PROBLEM DETAILS
Output the data that follows, keeping every line identical.

DATASET CONTENT
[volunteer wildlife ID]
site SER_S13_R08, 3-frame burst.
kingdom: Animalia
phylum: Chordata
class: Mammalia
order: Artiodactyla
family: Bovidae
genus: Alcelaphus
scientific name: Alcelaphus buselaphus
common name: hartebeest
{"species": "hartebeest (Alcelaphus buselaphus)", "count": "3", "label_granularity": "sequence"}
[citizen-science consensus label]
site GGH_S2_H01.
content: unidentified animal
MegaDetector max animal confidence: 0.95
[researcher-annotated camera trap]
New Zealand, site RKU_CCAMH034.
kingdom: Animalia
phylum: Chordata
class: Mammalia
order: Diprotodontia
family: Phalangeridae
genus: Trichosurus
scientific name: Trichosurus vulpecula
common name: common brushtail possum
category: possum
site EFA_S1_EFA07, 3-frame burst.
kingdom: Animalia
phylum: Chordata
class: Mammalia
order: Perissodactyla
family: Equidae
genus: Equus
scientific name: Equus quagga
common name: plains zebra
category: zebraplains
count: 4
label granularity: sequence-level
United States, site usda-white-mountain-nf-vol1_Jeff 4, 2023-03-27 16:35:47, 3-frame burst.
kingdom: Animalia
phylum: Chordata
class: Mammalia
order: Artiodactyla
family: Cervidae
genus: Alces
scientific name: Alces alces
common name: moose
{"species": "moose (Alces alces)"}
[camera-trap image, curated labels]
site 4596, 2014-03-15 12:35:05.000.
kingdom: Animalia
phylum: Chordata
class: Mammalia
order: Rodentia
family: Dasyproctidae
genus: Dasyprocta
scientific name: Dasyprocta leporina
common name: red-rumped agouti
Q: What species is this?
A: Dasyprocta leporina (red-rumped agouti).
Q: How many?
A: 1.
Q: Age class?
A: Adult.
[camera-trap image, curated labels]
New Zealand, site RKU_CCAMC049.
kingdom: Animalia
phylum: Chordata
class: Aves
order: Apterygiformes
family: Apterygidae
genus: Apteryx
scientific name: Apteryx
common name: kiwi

SOLUTION TO THIS PROBLEM
[volunteer wildlife ID]
site SER_S13_R08, 3-frame burst.
kingdom: Animalia
phylum: Chordata
class: Mammalia
order: Artiodactyla
family: Bovidae
genus: Alcelaphus
scientific name: Alcelaphus buselaphus
common name: hartebeest
{"species": "hartebeest (Alcelaphus buselaphus)", "count": "3", "label_granularity": "sequence"}
[citizen-science consensus label]
site GGH_S2_H01.
content: unidentified animal
MegaDetector max animal confidence: 0.95
[researcher-annotated camera trap]
New Zealand, site RKU_CCAMH034.
kingdom: Animalia
phylum: Chordata
class: Mammalia
order: Diprotodontia
family: Phalangeridae
genus: Trichosurus
scientific name: Trichosurus vulpecula
common name: common brushtail possum
category: possum
site EFA_S1_EFA07, 3-frame burst.
kingdom: Animalia
phylum: Chordata
class: Mammalia
order: Perissodactyla
family: Equidae
genus: Equus
scientific name: Equus quagga
common name: plains zebra
category: zebraplains
count: 4
label granularity: sequence-level
United States, site usda-white-mountain-nf-vol1_Jeff 4, 2023-03-27 16:35:47, 3-frame burst.
kingdom: Animalia
phylum: Chordata
class: Mammalia
order: Artiodactyla
family: Cervidae
genus: Alces
scientific name: Alces alces
common name: moose
{"species": "moose (Alces alces)"}
[camera-trap image, curated labels]
site 4596, 2014-03-15 12:35:05.000.
kingdom: Animalia
phylum: Chordata
class: Mammalia
order: Rodentia
family: Dasyproctidae
genus: Dasyprocta
scientific name: Dasyprocta leporina
common name: red-rumped agouti
Q: What species is this?
A: Dasyprocta leporina (red-rumped agouti).
Q: How many?
A: 1.
Q: Age class?
A: Adult.
[camera-trap image, curated labels]
New Zealand, site RKU_CCAMC049.
kingdom: Animalia
phylum: Chordata
class: Aves
order: Apterygiformes
family: Apterygidae
genus: Apteryx
scientific name: Apteryx
common name: kiwi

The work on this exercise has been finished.